ツアーからの引退を表明しているアンナ・ノードクイスト(写真は26年全米女子オープン、USGA提供)
実は、今週の彼女は盤外でも想像を絶するトラブルに見舞われていた。大会前、AIG全英女子オープンや母国スウェーデンへの帰国など多忙なスケジュールをこなしていた彼女に、過酷な移動トラブルが重なったのだ。
「一番こたえたのは、ボストンに来るまでに22時間もかかったこと。朝10時に着くはずだったのに、宿泊先に着いたのは夜の9時だった」
カナダのトロント空港で乗り継ぎが絶望的となり、床に座り込んで思わず涙を流してしまったノードクイスト。彼女が泣いたのは、長旅の疲労からだけではない。
「自分のために引退ディナーを用意して待ってくれている(ソルハイムカップの)チームメンバーやスタッフに申し訳ない、穴をあけたくない」
キャプテンとしての強い責任感と愛ゆえだった。
そんな過酷な状況の中でも、彼女は自身の引退を大々的に発表し、1年をかけた華やかな「お別れツアー」を行うことを選ばなかった。そこには、チームへの配慮と、一人のゴルファーとしての美学があった。
「もし早く発表していたら、どこへ行っても『これが最後の大会ですね』と質問攻めにされ、純粋にゴルフを楽しめなくなっていたはず。幸い、今年はソルハイムカップの年だから、メディアが私に聞いてくるのは他の選手たちのことばかり。だからこそ、この引退という重大な決断を自分とチームだけの秘密にして、最後のメジャー大会を、一人のプレーヤーとして静かに、純粋に楽しむことができたの」
自分が主役になって騒がれるよりも、静かに決断と向き合い、チームと後輩たちを最優先する姿勢。ツアーの誰もが彼女を深く尊敬している。

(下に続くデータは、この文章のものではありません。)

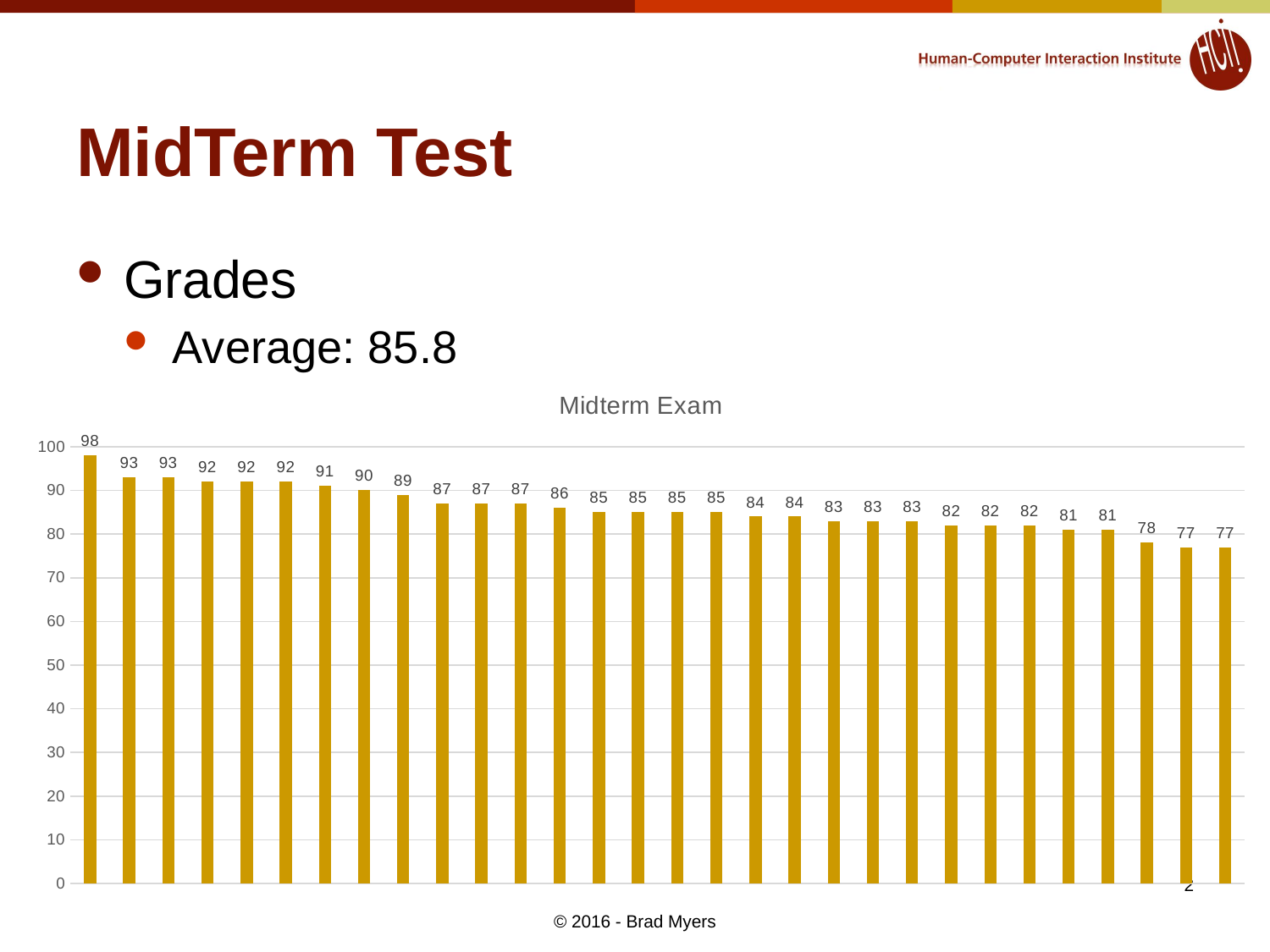
What is the value of the last (rightmost) bar in the chart? 77 What is the lowest value shown in the chart? 77 What is the title of the chart? Midterm Exam Which is larger, the value of the leftmost bar or the value of the rightmost bar? the leftmost bar What is the value of the first (leftmost) bar in the chart? 98 Is the value of the leftmost bar greater or less than 90? greater What is the highest value shown in the chart? 98 What kind of chart is shown on the slide? bar chart How many bars are plotted in the chart? 30 How many bars in the chart have a value of 85? 4 Do the values rise or fall from left to right along the x axis? fall What is the difference between the highest and lowest values in the chart? 21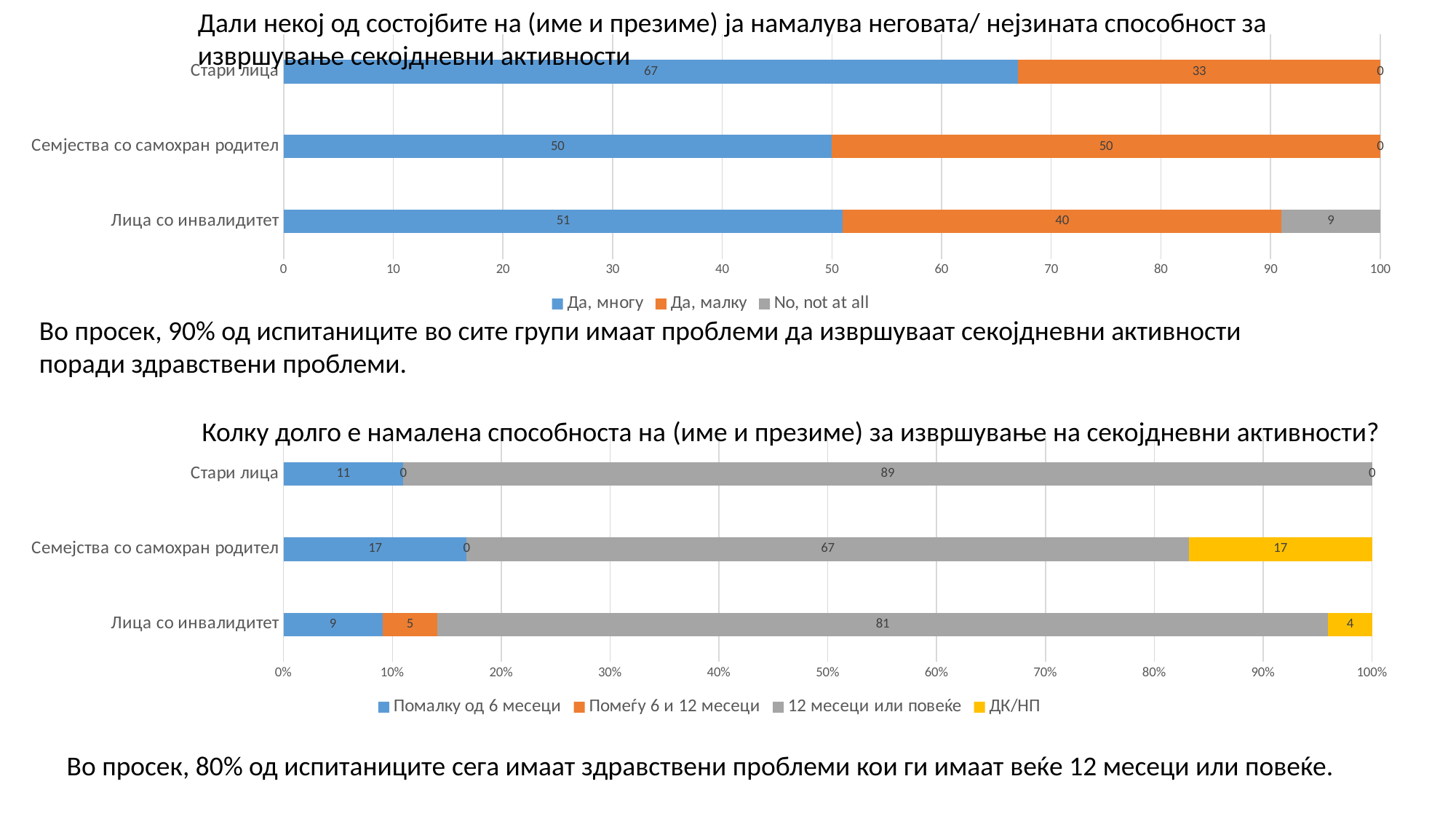
In the bottom chart, which category has the lowest value for "12 месеци или повеќе"? Семејства со самохран родител In the top chart, what is the value of "No, not at all" for "Лица со инвалидитет"? 9 In the top chart, how many series does the legend list? 3 In the bottom chart, is the "Помалку од 6 месеци" value larger for "Семејства со самохран родител" or for "Лица со инвалидитет"? Семејства со самохран родител In the top chart, what is the difference between the "Да, малку" values for "Семејства со самохран родител" and "Стари лица"? 17 In the top chart, what is the value of "Да, многу" for "Стари лица"? 67 In the bottom chart, how many categories are shown on the vertical axis? 3 In the bottom chart, what is the value of "12 месеци или повеќе" for "Стари лица"? 89 What type of chart is the top chart? Stacked bar chart In the top chart, which category has the highest value for "Да, многу"? Стари лица In the bottom chart, what is the value of "ДК/НП" for "Семејства со самохран родител"? 17 In the bottom chart, how many series does the legend list? 4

世界ランキング1位のネリー・コルダは「引退を聞いて本当にショックだった。彼女は非常に情熱的なプレーヤーで、見ていて本当に素晴らしい。偉大なキャリアを心から祝福したい」とテキストメッセージを送ったことを明かし、2026年ソルハイムカップ欧州代表のルーキー、ロッティ・ウォードも「アンナは私の子供の頃からのロールモデル。彼女の『最後の花道』を勝利で飾れたら、これほど特別なことはないわ」と惜しみないリスペクトを寄せる。
2003年の原点から「最後の週末」へ
不屈の闘志で予選を通過したノードクイストは、この2日間、親友であるリディア・コーと同じ組で回るという特別な時間を過ごした。
「リディアは私のキャリアのほとんどを見てきてくれた。彼女と一緒にこの2日間をプレーできたことは、本当に特別なことだった」と感謝を口にする。そして、極限のプレッシャーの中で最高の一打を放ち、ゾーンに入った瞬間について「こういう瞬間こそ、私がこれから最も恋しくなるものね」としみじみと語った。
彼女のゴルフ人生の原点は、16歳だった2003年、母国スウェーデンのバーセベックで開催されたソルハイムカップを観戦した日に遡る。
「あの場所で私の夢が始まった」
選手として9度もその大舞台に立ち、今回はキャプテンとしてチームを率いる彼女は、夢が始まった場所へ戻る美しいサイクルの完結点にいる。
「失うものは何もない。最後の週末を思い切り楽しみたい」
トラブルと重圧を乗り越え、自分の手で勝ち取った「最後の週末」。伝説の名手アンナ・ノードクイストは、万雷の拍手の中でキャリアの最終章を美しく、そして力強く締めくくる。